A 44-year-old single man who lives with his mother and works in a protected employment.
Diagnosis of Schizophrenia Recurrent (F20.5, CIE-10) (11) under follow-up at his Mental Health Center and psychopharmacological treatment with 400 mg of amisulpiazepam-ride, 10 mg.
Non-daily but maintained consumption of tramadol, cannabis, alcohol and cocaine.
As antecedent sound highlights a difficulty in psychotic gait, as a consequence of multiple traumatism in the context of an episode 14 years ago.
The patient is found by his mother in the unconscious home without response to stimuli and without being able to specify the time he had in that state.
Self-poisoning with a large undetermined amount of tramadol, benzodiazepines, alcohol and cocaine.
Approach in the Intensive Care Unit for 6 days.
Complications include acute kidney injury, kidney failure and pneumonia.
Normal skull CT.
Training and transfer to Internal Medicine ward, one week of admission, somatic episode.

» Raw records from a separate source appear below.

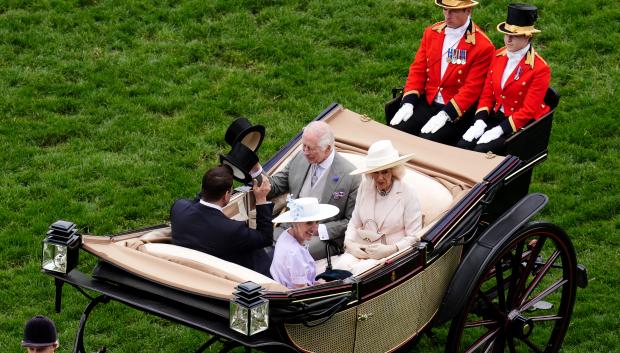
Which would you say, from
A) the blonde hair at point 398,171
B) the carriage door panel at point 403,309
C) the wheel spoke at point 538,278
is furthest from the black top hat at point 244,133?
the wheel spoke at point 538,278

He was transferred to the Psychiatry Department, with a voluntary admission.
During the first five days of admission to the Psychiatry Unit the patient remains psychopathologically stable.
Non-psychotic criticism of the episode defined as "collocon" and of which he points out not being able to remember concrete conditioners, but rather a previous discussion with the mother.
Adapted to the rhythm of the Unit, participates in activities of Therapy or Path.
Euthymic, within the previous defectuality, concrete plans for the future, solutions with the family with adequate response, possibility of discharge and follow-up in their Mental Health Center.
However, after these first asymptomatic days, the patient begins to present with a progressive temporal-spatial disorientation accompanied by marked bpsychia, ataxia (generalized motor deterioration) and slowing down (generalised motor development).
Failures caused by mental illness accompanied by a memory, aphasia and apraxia
Nevertheless, the patient feels like a placid attitude.
No distress, sustained sleep.
No changes in previous psychiatric treatment.
Despite the insistence of the family in pointing out "a psychotic sprout" (...) the picture is framed in a cognitive impairment of cortical characteristics with striking affectation of the attentional system, executive function, memory function.
EEG shows marked slowing and diffuse attenuation of background rhythm.
After evaluation by Internal Medicine and Neurology, the patient was transferred to the Neurology Department.
The initial cranial MRI shows that supratentorially there is a pattern of diffuse frontoparietal leukodystrophy predominantly hyperintense on T2-weighted sequences, with a discrete restriction component on diffusion sequences.
(T2-MRI, image 1; T2-FLAIR MRI, image 2).
1.
Ten days later, establishing a comparison with the previous MRI, a greater signal alteration was observed in diffusion sequences with progression of the clinical picture at T2 and T2-FLAIR at the bilateral frontal-occipital-frontal pole and T2-IR regression.
During the twenty days of admission to Neurology there is no clinical infectious or analytical alteration and the determination of serology and antibodies is normal.
We conclude that both clinical and neuroimaging alterations are compatible with a late hypoxic encephalopathy leaving the doubt of the possibility of previous leukodystrophic lesions in white matter.
However, there is no family history of interest and there is no previous history to suggest the presence of leukodystrophy.
During his stay in Neurology the patient slowly improves spontaneously, maintaining previous psychiatric treatment.
On admission he was only able to walk with a walker and needed to be directed.
Upon discharge, she moves with guns without difficulty, is able to make coins in the machine to take a coffee, has improved very importantly Psychiatry and Memory, but still has moments of disorientation.
She came daily to the Rehabilitation Service.